MONEY is coming out from under the mattresses in China with a populist fervor that threatens public peace and possibly the speed of market-oriented reforms.
Recent violence over stock issues, analysts say, raises questions about how quickly China will achieve a mixed socialist-capitalist economy.
"We are witnessing a revolution," says Miron Mushkat, director of regional economic research at Baring Securities. "Despite living under socialists for 40 years, people's capitalist ideals are intact."
Not since the Tiananmen Square crackdown in 1989 has China seen such unrest as the riots which broke out in Shenzhen Aug. 8 over one of the country's two stock exchanges.
An estimated 500,000 people flocked to the booming city to buy applications for investing in 14 new stocks. Sleeping and eating in the streets among heaps of garbage, hopeful investors stood in line at 300 banks, where applications were sold for the equivalent of one-third of a month's salary.
Rioting started when the applications ran out. Protesters claimed government corruption was behind the shortage. But even those who bought applications had less than a 10 percent chance of buying stock.
Analysts attribute the market's draw to a lack of investment outlets for China's estimated $250 billion-worth of domestic savings.
Since 1978, China's villagers have seen their annual income increase 3.7 times, and city dwellers have seen their annual salary increase 2.5 times, according to the Hong Kong Trade and Development Council. With the rising incomes, sales of consumer goods also rose 4.7 times.
Robert Broadfoot, managing director of Political and Economic Risk Consultancy, calls Shenzhen's market a gambling casino. Because the accounting of companies is so lacking, investors do not buy based on facts.
But as China's real output grows 10 percent a year and the political climate remains unsteady, these riots may fuel hardliner calls to curb reforms, some observers fear.
`THERE are bound to be powerful figures in China who would argue with compulsion that riots are far too risky," says John Mulcaney, director of Peregrine Brokerage.

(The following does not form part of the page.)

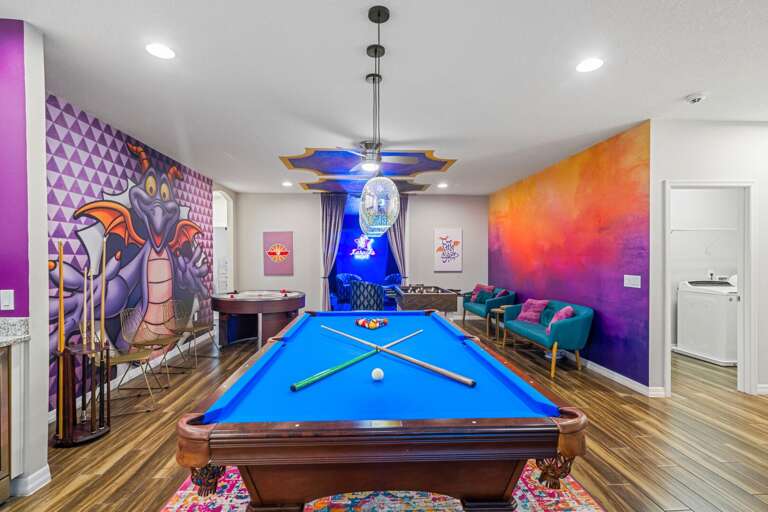 Game room with pool table, air hockey, foosball, and wet bar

Foreign investment in China will see unprecedented growth in the next decade, Peregrine Brokerage predicts in a report released last month, as overseas Chinese investors in Hong Kong, Taiwan, Southeast Asia, and North America pour in funds.
The fledgling stock markets in Shenzhen and Shanghai are a first step for some investors. Analysts say the markets are essential to China's growth. These stock markets are booming. But Peregrine's report states that overheating and rising inflation over the next 18 months are real possibilities.

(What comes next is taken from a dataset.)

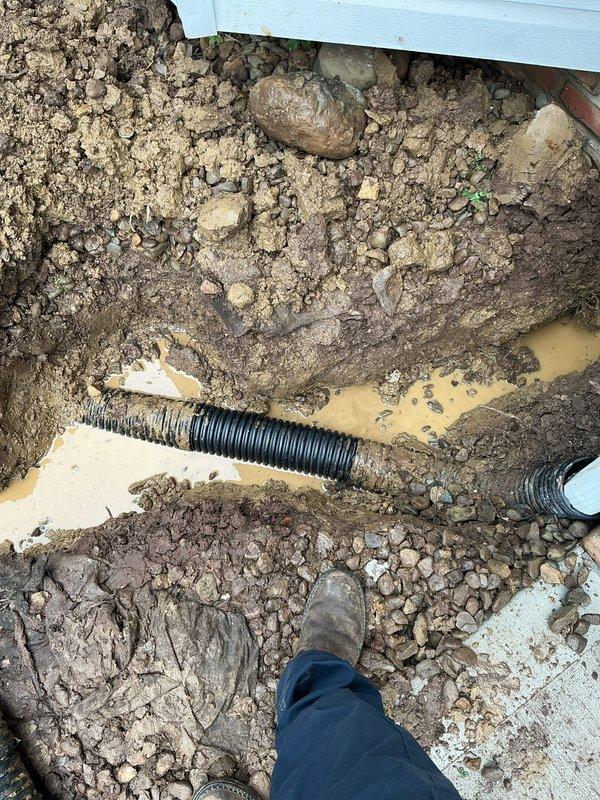 Responded to emergency call for damaged downspout caused by electrical contractor impact. Upon arrival, excavated area around building foundation to expose the damaged black corrugated drainage pipe that had been struck during electrical work. Removed damaged section of downspout drain line, installed replacement corrugated drainage pipe, and properly backfilled excavation with gravel and soil to restore proper drainage function and prevent water accumulation near foundation.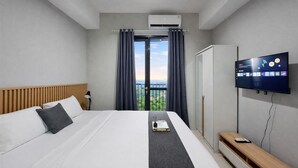 Hotellihuone, jossa on sänky, televisio, työpöytä ja näkymä ulos.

"There is always a pretty obvious cycle of overexcitement in the first incident where demand is greater than the supply of stock," says Christopher Rampton, an officer at Jardine-Fleming. The next stampede will occur as investors rush to sell, he predicts.
The government is relying more on bond sales to tap domestic savings. It is also slowly closing or restucturing loss-making state enterprises.
The government seems to be letting the economy grow at double-digit levels until inflation breaches 10 percent, the Peregrine report states.
Credit expansion is running ahead of the planned pace and state banks are reporting loan growth ahead of the mandated ceiling. Peregrine argues this is likely to force the government to do modest and unpopular tightening by late 1992.
An even bigger concern among analysts is the slow pace of reform. "You don't have a capitalist society yet. You have these bits and pieces of capitalism," says Lois Dougan Tretiac, vice president of China Business International Asia Pacific.
But the incipient demand for investing money is not going to leave China, Mr. Mulcaney says. The government understands the need for reform and liberalization, he believes.